Rewrite the text on constipation starting at "Bran and Paraffin" and ending at "and green vegetables.", replacing "diet" with "regimen" throughout.

### Text provided
----------------------------------------
Laxative drugs also produce an exaggeration of the anti-peristaltic movements, which begin in the transverse colon and travel backward toward the cecum. These movements are natural during digestion but do not interfere with the periodical movement of the intestinal contents. Colitis, rectal constipation and especially the use of laxative drugs greatly exaggerate this anti-peristaltic action and so increase the tendency to stasis in the cecum and the ascending part of the colon. It appears to be more than probable that this exaggerated anti-peristalsis set up by mechanical obstacles to normal bowel function existing in the distal colon is the chief cause of dilatation of the cecum and incompetency of the ileocecal valve, which is brought about by the over-distention of the cecum.
Bran and Paraffin
In the great majority of cases of constipation, even very obstinate cases, in which a natural movement of the bowels has not occurred in many years, the difficulty may be quickly over-come by increasing the bulk of the food intake and by adding a lubricant in the form of paraffin oil. The modern diet in civilized countries is by far too highly concentrated. The human intestine is adapted to a bulky diet. The average bill of fare leaves practically no residue after the digestive process is completed. This fault may be easily corrected by the addition of sterilized wheat bran in sufficient amount and by the free use of fresh fruits and green vegetables.
----------------------------------------
Collected data entries
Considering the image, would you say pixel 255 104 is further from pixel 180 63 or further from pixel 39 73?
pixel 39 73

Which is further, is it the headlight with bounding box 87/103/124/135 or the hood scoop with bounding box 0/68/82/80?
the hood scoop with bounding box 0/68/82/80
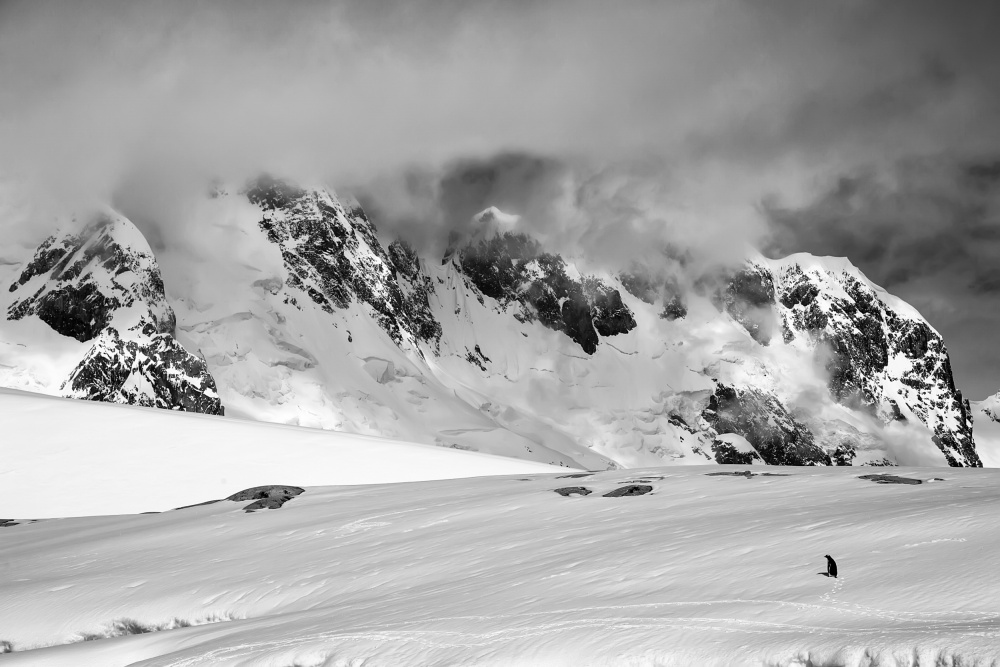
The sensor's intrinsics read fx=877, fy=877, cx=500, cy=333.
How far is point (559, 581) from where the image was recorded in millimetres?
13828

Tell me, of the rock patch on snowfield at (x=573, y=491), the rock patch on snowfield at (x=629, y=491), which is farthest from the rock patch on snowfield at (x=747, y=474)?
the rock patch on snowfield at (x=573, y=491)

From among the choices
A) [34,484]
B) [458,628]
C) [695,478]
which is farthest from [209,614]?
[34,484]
----------------------------------------
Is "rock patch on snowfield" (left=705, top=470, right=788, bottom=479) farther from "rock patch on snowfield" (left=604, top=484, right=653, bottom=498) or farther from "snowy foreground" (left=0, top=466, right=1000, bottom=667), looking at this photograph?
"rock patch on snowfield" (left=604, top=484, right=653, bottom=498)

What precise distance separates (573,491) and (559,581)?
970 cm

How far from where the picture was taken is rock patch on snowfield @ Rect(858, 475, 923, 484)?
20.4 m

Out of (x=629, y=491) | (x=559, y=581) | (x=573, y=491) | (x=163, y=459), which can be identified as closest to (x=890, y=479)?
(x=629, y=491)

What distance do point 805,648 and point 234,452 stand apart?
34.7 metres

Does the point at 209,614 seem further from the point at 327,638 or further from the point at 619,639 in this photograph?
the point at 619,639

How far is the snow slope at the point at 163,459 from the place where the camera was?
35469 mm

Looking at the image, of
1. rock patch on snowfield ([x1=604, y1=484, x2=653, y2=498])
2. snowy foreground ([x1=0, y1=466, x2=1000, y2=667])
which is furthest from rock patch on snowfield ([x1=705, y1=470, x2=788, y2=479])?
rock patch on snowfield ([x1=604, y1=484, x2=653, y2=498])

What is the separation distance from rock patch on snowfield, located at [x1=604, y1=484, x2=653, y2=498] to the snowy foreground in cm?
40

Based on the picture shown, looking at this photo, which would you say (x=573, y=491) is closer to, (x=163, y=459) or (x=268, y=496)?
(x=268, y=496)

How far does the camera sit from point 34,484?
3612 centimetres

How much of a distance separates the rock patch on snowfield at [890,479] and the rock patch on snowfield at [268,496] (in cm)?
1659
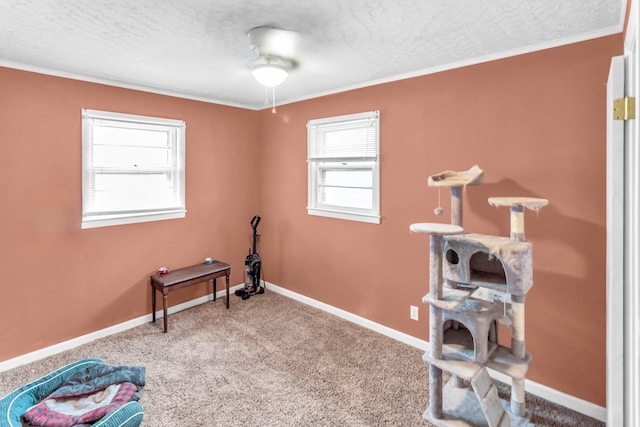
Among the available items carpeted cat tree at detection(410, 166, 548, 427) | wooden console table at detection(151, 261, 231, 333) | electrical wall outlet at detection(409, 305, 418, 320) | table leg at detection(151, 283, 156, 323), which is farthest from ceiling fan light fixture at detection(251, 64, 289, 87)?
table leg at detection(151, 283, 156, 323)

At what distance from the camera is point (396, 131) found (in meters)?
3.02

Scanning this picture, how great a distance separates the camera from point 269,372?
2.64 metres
----------------------------------------
### Answer for the task
Bran and Paraffin
In the great majority of cases of constipation, even very obstinate cases, in which a natural movement of the bowels has not occurred in many years, the difficulty may be quickly over-come by increasing the bulk of the food intake and by adding a lubricant in the form of paraffin oil. The modern regimen in civilized countries is by far too highly concentrated. The human intestine is adapted to a bulky regimen. The average bill of fare leaves practically no residue after the digestive process is completed. This fault may be easily corrected by the addition of sterilized wheat bran in sufficient amount and by the free use of fresh fruits and green vegetables.